ABOUT THIS TASK:
Would you please return all of the entries below exactly as shown?

DATA LISTING:
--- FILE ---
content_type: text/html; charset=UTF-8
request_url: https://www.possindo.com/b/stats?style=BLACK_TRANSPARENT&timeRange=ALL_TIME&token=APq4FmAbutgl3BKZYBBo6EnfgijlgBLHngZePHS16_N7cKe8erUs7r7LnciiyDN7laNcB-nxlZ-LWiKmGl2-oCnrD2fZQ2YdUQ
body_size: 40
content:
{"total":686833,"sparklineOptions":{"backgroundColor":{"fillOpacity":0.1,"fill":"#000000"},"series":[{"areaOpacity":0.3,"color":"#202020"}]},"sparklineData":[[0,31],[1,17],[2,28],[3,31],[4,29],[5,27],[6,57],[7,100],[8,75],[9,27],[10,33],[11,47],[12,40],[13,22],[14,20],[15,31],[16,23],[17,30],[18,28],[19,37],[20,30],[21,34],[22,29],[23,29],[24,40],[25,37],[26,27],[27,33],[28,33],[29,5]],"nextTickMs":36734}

TASK SOLUTION:
--- FILE ---
content_type: text/html; charset=UTF-8
request_url: https://www.possindo.com/b/stats?style=BLACK_TRANSPARENT&timeRange=ALL_TIME&token=APq4FmAbutgl3BKZYBBo6EnfgijlgBLHngZePHS16_N7cKe8erUs7r7LnciiyDN7laNcB-nxlZ-LWiKmGl2-oCnrD2fZQ2YdUQ
body_size: 40
content:
{"total":686833,"sparklineOptions":{"backgroundColor":{"fillOpacity":0.1,"fill":"#000000"},"series":[{"areaOpacity":0.3,"color":"#202020"}]},"sparklineData":[[0,31],[1,17],[2,28],[3,31],[4,29],[5,27],[6,57],[7,100],[8,75],[9,27],[10,33],[11,47],[12,40],[13,22],[14,20],[15,31],[16,23],[17,30],[18,28],[19,37],[20,30],[21,34],[22,29],[23,29],[24,40],[25,37],[26,27],[27,33],[28,33],[29,5]],"nextTickMs":36734}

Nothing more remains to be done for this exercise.